In three years, Microsoft’s profits held offshore have more than doubled and Apple’s have more than quadrupled. Google’s cache has more than doubled in the past three years, to $38.9 billion from $17.5 billion. The companies and their critics say the growing stockpiles are symbols of a broken US tax system, for which they offer sharply divergent solutions.

Companies including Coca-Cola and United Technologies, working through groups such as the Business Roundtable and the Lift America coalition, advocate adopting a system that would impose lighter taxes on foreign profits.

The UK and Japan are reducing their corporate tax rates and making it easier for companies based there to bring money home. Countries such as Ireland — with a corporate rate of 12.5 per cent compared with 35 per cent in the US — are increasingly attractive.

That combination of policies provides an incentive for formerly US-based companies such as Actavis, Endo International and Eaton to move their headquarters outside the country through mergers. This week, Chiquita Brands International, based in Charlotte, North Carolina, announced a merger with Fyffes that would locate the world’s largest banana company in Ireland.

In his final message after more than eight years as chief executive officer of Qualcomm, Paul Jacobs on March 4 gave shareholders what he called a “homework assignment.”

“Send your Congress people your opinion that you’d like American companies to be able to bring offshore money back to the US to either reinvest” or return to shareholders, said Jacobs, now executive chairman of the San Diego-based chipmaker, which has $21.6 billion in overseas profits.

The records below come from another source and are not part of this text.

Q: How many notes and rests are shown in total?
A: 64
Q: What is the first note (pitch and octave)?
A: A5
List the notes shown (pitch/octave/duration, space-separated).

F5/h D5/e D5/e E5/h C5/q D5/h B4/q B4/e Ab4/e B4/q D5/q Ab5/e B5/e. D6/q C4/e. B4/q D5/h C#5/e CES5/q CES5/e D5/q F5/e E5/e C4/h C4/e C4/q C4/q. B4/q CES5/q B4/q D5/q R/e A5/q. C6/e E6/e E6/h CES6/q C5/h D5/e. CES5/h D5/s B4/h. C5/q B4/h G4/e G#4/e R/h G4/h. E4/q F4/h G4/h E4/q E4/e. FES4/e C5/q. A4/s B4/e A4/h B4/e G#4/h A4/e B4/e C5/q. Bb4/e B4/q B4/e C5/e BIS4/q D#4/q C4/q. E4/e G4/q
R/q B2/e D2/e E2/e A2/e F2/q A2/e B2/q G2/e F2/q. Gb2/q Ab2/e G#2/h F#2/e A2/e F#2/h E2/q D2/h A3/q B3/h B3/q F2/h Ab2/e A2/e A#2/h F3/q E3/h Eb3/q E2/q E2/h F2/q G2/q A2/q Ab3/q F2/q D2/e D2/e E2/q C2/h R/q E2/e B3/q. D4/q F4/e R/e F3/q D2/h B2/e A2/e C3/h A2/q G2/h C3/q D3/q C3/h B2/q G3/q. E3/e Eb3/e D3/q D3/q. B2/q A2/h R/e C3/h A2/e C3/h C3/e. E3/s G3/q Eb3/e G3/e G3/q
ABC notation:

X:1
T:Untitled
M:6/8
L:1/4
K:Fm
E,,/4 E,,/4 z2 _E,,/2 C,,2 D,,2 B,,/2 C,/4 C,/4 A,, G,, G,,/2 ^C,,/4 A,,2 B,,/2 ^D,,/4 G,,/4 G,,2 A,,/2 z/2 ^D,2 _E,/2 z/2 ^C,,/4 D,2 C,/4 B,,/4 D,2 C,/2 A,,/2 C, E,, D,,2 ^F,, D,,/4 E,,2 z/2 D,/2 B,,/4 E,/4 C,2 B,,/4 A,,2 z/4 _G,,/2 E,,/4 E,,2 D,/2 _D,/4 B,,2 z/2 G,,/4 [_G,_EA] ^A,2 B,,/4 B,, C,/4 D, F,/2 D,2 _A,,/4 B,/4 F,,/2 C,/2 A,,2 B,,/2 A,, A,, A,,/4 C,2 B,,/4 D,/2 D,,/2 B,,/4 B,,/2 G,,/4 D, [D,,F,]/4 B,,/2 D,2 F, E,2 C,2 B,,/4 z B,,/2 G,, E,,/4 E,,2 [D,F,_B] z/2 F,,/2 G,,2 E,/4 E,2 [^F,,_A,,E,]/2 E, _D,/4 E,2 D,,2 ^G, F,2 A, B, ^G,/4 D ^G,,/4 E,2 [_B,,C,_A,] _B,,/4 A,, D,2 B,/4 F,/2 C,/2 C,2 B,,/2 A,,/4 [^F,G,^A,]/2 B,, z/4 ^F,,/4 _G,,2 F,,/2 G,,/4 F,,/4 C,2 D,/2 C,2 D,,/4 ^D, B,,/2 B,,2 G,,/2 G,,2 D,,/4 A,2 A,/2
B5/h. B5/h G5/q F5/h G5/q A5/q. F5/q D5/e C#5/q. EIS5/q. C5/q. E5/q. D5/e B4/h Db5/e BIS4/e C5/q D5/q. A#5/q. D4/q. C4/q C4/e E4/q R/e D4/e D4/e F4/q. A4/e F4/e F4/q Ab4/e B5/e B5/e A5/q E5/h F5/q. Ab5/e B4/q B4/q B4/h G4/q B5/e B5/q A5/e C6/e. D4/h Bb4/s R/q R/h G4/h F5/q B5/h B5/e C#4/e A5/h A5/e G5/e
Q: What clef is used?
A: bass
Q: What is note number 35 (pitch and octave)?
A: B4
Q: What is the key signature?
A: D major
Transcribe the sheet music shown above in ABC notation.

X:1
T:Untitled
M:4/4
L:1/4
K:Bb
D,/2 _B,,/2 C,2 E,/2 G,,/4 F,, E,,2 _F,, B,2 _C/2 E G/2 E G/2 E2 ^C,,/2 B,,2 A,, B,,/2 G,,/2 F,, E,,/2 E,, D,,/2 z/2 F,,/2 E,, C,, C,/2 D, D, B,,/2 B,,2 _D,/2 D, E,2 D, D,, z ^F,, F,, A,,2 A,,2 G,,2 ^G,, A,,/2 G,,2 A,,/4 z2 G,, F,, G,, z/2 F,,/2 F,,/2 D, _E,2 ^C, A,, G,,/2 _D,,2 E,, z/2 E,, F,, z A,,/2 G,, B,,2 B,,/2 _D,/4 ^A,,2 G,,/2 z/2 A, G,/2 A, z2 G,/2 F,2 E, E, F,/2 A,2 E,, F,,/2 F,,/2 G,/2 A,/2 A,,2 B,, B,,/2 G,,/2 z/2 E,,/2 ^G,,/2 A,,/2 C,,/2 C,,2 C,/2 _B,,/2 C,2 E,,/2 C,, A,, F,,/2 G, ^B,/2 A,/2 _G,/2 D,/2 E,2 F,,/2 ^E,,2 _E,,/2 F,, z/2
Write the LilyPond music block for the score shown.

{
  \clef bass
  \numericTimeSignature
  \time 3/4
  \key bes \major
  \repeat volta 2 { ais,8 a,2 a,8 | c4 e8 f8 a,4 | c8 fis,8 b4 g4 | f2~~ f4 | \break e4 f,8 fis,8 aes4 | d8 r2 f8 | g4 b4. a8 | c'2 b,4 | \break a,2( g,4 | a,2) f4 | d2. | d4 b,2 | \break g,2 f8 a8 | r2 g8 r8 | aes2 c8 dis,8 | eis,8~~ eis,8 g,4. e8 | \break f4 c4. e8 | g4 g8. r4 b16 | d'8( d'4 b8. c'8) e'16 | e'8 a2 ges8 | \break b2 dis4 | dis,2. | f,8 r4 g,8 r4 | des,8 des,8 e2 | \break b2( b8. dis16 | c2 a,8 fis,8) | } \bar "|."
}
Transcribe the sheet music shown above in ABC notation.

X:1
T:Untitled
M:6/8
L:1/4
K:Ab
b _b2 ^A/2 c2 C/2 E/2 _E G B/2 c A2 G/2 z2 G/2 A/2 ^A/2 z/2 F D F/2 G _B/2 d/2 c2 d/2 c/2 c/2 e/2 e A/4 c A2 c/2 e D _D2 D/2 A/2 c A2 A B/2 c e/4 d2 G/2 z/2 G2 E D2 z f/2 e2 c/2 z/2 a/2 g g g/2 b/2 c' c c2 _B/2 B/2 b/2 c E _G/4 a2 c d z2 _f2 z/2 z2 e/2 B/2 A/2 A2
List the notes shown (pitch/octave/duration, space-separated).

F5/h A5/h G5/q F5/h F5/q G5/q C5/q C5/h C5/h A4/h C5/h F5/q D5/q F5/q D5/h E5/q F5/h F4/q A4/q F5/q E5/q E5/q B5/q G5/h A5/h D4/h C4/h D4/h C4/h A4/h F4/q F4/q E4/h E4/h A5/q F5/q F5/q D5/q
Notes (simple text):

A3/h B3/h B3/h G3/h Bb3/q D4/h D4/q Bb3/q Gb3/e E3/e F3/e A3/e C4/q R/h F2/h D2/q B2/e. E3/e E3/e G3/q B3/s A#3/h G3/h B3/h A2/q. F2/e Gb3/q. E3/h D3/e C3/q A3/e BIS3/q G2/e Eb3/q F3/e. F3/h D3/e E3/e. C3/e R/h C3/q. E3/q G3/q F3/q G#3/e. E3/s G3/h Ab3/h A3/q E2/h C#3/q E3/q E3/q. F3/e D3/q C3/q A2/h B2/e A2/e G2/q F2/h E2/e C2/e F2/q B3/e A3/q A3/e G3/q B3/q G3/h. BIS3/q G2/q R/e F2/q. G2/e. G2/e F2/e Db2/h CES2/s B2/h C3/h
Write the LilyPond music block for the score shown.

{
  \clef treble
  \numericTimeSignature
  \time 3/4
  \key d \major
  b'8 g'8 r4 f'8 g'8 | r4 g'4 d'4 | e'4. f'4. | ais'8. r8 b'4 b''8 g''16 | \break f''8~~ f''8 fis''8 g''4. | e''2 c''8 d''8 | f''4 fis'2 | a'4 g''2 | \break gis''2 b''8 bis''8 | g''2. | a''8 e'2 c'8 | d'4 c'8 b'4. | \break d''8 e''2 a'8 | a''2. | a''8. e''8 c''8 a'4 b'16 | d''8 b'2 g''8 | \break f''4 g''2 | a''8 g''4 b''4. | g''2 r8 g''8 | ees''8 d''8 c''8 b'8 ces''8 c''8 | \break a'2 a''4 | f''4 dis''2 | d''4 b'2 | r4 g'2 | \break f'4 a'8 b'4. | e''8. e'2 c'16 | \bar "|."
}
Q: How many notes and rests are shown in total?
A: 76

Congress should impose rules to make it tougher for companies to shift earnings and intellectual property out of the US, said Representative Lloyd Doggett, a Texas Democrat.

“If you can choose between San Antonio and Shanghai, and you pay no taxes one place and 25 to 35 per cent at home, you’re encouraged to move jobs overseas,” he said.

For US corporations, the untaxed cash keeps building up and few are choosing to bring it home, instead preferring to borrow for any domestic cash needs.

GE’s $110 billion leads US companies, followed by Microsoft’s $76.4 billion, Pfizer’s $69 billion, Merck’s $57.1 billion and Apple’s $54.4 billion.

“Until they change the tax law, there’s not much other than extreme distress in the US that would precipitate a repatriation,” said Jennifer Blouin, an accounting professor at the University of Pennsylvania’s Wharton School who has studied companies’ decisions about overseas profits. “I’m stumped as to why we can’t change the US system.”

Executives at MasterCard have regular meetings about managing the company’s so-called trapped cash, Martina Hund-Mejean, CFO, said at a tax conference in Washington last month. MasterCard, based in Purchase, New York, processes transactions from more than 210 countries and territories and earned 39 per cent of its revenue in the US in 2013. The company reported $3.5 billion in accumulated profits outside the country that haven’t been taxed by the US, up from $2.6 billion a year earlier.

The bulk of the offshore profits are held by a relatively small number of companies. The top 22 companies in the analysis have more accumulated earnings outside the US than the other 285 combined.

James Sciales, a spokesman for IBM, didn’t respond to requests for comment. Apple pointed to May 2013 congressional testimony submitted by CEO Tim Cook, who said the company doesn’t use “tax gimmicks” and supports comprehensive tax code changes that might raise the company’s taxes.

Microsoft’s Bill Sample, corporate vice-president for worldwide tax, said in September 2012 congressional testimony that the company complies with tax laws. He said the company’s “tax results follow from its business, which is fundamentally a global business that requires us to operate in foreign markets in order to compete and grow.”

US companies owe taxes up to a 35 per cent rate on profits they earn around the world. They pay taxes in foreign countries and receive credits they can use to offset their payments to the Internal Revenue Service.